PACC commissioner Greco Belgica bared on Wednesday some legislators were allegedly pocketing 5 to 15 percent of funds for government infrastructure projects.
According to lawmakers, the PACC should just identify those involved in the corruption scheme and avoid "insinuations" that cast doubts on the "integrity" of the lower Chamber.
"To be fair to Congress, the PACC should name the 'less than 12' legislators allegedly involved in corruption activities alongside DPWH (Department of Public Works and Highways) officials. More importantly, evidence must be presented and cases must be filed," said AKO BICOL Party-list Rep. Alfredo Garbin.
"This is not healthy for Congress as an institution. Mahirap 'pag puro chismis lang. The PACC should walk the walk," Garbin added.

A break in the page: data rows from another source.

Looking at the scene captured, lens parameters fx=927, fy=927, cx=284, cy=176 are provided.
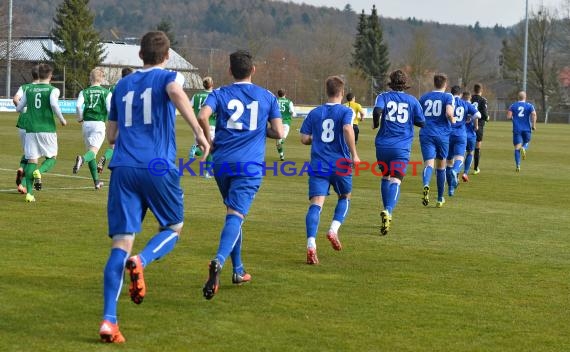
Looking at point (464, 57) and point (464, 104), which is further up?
point (464, 57)

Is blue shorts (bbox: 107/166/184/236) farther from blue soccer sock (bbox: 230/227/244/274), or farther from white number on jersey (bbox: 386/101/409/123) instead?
white number on jersey (bbox: 386/101/409/123)

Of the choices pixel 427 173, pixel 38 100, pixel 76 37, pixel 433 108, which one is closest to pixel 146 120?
pixel 38 100

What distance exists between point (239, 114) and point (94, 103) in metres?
8.13

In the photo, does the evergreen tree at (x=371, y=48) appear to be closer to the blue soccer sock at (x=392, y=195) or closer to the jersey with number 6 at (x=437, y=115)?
the jersey with number 6 at (x=437, y=115)

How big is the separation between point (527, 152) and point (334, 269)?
25.1 meters

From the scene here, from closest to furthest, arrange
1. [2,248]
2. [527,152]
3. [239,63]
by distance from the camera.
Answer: [239,63]
[2,248]
[527,152]

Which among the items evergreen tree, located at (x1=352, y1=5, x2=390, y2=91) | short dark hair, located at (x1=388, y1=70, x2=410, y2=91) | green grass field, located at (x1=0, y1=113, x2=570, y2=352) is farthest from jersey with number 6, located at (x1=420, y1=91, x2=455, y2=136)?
evergreen tree, located at (x1=352, y1=5, x2=390, y2=91)

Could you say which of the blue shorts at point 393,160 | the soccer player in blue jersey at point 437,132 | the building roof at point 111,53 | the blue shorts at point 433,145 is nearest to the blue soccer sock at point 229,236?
the blue shorts at point 393,160

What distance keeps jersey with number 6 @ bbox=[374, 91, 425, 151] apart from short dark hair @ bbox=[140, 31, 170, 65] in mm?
5805

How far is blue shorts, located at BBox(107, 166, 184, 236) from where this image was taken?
20.5 ft

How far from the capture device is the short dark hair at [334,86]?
9.43m

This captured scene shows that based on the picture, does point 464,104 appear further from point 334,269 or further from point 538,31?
point 538,31

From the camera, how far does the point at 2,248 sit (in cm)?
965

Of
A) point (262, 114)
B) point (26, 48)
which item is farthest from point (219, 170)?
point (26, 48)
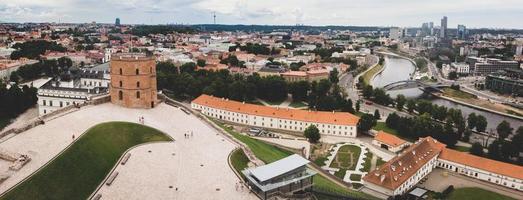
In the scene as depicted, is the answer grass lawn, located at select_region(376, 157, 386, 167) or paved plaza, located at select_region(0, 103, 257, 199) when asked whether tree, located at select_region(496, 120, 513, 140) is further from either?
paved plaza, located at select_region(0, 103, 257, 199)

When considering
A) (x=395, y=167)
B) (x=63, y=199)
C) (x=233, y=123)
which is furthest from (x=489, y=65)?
(x=63, y=199)

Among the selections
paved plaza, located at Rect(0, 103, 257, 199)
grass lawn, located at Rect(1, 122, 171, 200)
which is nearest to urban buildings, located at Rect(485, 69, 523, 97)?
paved plaza, located at Rect(0, 103, 257, 199)

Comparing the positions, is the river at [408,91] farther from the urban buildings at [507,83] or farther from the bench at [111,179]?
the bench at [111,179]

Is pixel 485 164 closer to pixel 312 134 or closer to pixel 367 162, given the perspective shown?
pixel 367 162

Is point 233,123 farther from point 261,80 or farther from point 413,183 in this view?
point 413,183

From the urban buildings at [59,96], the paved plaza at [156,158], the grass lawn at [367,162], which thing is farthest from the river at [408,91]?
the urban buildings at [59,96]

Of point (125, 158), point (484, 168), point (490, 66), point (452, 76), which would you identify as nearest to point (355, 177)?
point (484, 168)
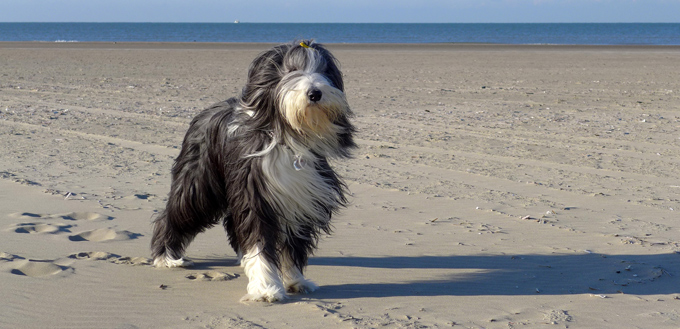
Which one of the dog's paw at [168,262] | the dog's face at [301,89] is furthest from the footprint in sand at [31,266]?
the dog's face at [301,89]

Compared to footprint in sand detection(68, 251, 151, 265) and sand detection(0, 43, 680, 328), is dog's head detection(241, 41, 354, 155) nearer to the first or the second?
sand detection(0, 43, 680, 328)

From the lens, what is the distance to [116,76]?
59.5 ft

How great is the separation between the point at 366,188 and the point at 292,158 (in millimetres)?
3109

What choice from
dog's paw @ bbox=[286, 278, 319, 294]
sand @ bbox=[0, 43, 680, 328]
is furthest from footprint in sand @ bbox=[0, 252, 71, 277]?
dog's paw @ bbox=[286, 278, 319, 294]

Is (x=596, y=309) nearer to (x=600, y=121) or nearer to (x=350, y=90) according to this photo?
(x=600, y=121)

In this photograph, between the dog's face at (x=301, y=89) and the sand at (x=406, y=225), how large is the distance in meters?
A: 1.09

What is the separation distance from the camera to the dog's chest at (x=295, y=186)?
3.88 meters

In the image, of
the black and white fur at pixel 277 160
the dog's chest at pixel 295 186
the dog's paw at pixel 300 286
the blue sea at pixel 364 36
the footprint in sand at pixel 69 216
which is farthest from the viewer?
the blue sea at pixel 364 36

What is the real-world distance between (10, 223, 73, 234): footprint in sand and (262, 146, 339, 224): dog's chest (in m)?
2.28

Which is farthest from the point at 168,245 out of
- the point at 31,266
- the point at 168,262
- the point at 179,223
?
the point at 31,266

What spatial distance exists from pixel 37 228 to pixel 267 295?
7.54 feet

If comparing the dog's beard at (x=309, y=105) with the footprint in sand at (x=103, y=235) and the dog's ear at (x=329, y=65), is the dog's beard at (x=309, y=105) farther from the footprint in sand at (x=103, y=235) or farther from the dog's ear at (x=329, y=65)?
the footprint in sand at (x=103, y=235)

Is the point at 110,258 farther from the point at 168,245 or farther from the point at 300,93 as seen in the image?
the point at 300,93

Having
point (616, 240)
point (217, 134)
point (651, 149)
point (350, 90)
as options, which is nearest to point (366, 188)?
point (616, 240)
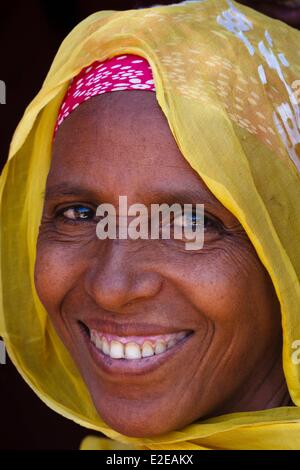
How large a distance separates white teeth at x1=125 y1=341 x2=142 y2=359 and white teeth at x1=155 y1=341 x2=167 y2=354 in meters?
0.04

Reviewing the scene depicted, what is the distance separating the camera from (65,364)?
266 centimetres

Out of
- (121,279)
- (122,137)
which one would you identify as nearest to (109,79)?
(122,137)

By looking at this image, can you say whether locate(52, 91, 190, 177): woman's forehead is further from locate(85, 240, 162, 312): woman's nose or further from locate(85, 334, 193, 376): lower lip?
locate(85, 334, 193, 376): lower lip

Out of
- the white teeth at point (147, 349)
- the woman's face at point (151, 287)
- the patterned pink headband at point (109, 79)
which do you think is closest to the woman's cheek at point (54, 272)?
the woman's face at point (151, 287)

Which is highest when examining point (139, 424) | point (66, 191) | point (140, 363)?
point (66, 191)

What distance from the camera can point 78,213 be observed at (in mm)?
2244

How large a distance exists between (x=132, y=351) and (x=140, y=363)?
0.03m

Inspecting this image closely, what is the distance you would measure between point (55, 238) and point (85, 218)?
0.34ft

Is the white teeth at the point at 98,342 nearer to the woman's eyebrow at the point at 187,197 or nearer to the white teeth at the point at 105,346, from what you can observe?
the white teeth at the point at 105,346

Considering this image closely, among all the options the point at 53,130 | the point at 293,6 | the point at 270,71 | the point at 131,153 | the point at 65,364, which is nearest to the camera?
the point at 131,153

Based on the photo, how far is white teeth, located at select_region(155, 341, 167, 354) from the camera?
2.07 meters

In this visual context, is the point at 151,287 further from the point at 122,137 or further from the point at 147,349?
the point at 122,137
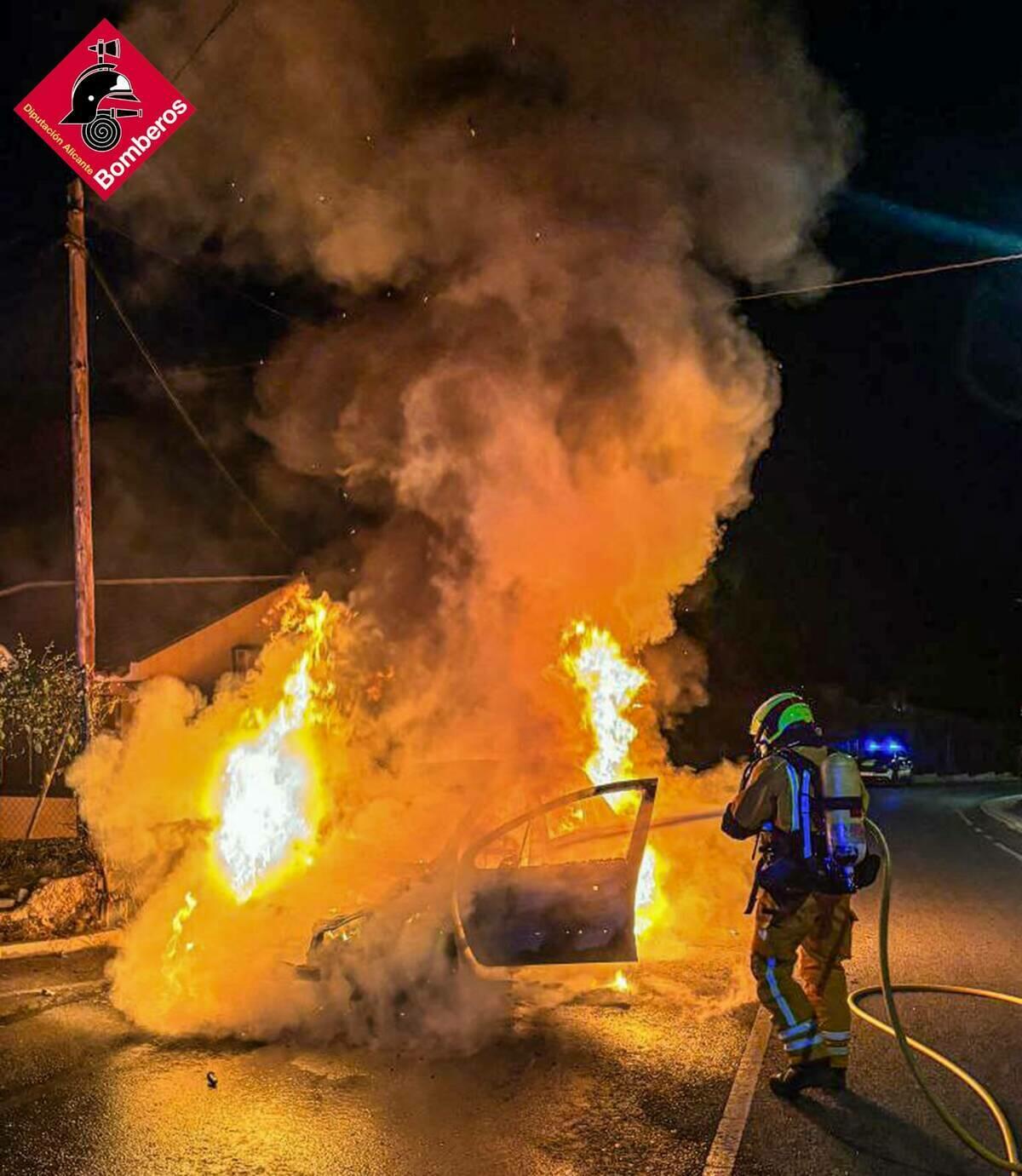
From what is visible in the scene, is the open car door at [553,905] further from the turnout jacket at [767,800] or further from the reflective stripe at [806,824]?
the reflective stripe at [806,824]

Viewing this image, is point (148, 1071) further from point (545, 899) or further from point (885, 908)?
point (885, 908)

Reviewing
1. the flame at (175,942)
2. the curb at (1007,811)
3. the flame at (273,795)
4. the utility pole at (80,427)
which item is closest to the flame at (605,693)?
the flame at (273,795)

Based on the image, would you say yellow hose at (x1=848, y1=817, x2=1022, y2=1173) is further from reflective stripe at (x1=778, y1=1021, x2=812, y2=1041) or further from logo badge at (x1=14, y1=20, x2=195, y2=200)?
logo badge at (x1=14, y1=20, x2=195, y2=200)

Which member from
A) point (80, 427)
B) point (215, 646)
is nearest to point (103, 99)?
point (80, 427)

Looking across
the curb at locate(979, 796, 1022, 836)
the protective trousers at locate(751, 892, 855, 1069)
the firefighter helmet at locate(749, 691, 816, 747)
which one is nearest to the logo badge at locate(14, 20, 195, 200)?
the firefighter helmet at locate(749, 691, 816, 747)

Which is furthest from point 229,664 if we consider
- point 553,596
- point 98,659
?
point 553,596

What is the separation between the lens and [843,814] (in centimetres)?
510

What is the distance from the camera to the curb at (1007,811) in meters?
17.5

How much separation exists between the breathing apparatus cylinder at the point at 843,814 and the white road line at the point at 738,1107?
40.2 inches

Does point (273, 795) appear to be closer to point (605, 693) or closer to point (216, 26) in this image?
point (605, 693)

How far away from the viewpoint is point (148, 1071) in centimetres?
532

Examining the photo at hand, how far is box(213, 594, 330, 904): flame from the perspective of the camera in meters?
7.82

Anakalusugan Party-list Rep. Mike Defensor echoed Garbin and urged PACC to "just shut up" if they cannot provide evidence on their allegations.
"[H]e (Belgica) should just shut up. If he has evidence that can stand in court, he should file cases against the lawmakers he claims are involved in corruption," the party-list solon said.
The PACC is tasked to investigate and hear cases primarily involving graft and corruption against all presidential appointees, not elected officials.
Bayan Muna Rep. Carlos Zarate said the PACC should submit its findings to Congress, which has existing mechanisms to punish erring members.
"In the House we have the ethics committee. Ang findings nung PACC they can submit that to the ethics committee para maging dahilan 'yan na magkaroon ng pag-imbestiga kung kinakailangan," Zarate said.
(The findings of the PACC, they can submit that to the ethics committee so there would be an investigation.)
Belgica earlier said the list was submitted to President Rodrigo Duterte, and that it would then be forwarded to the Office of the Ombudsma, which has jurisdiction over such cases.
In October, the President issued a memorandum directing the Department of Justice to look into anomalies in state agencies until the end of his term in 2022.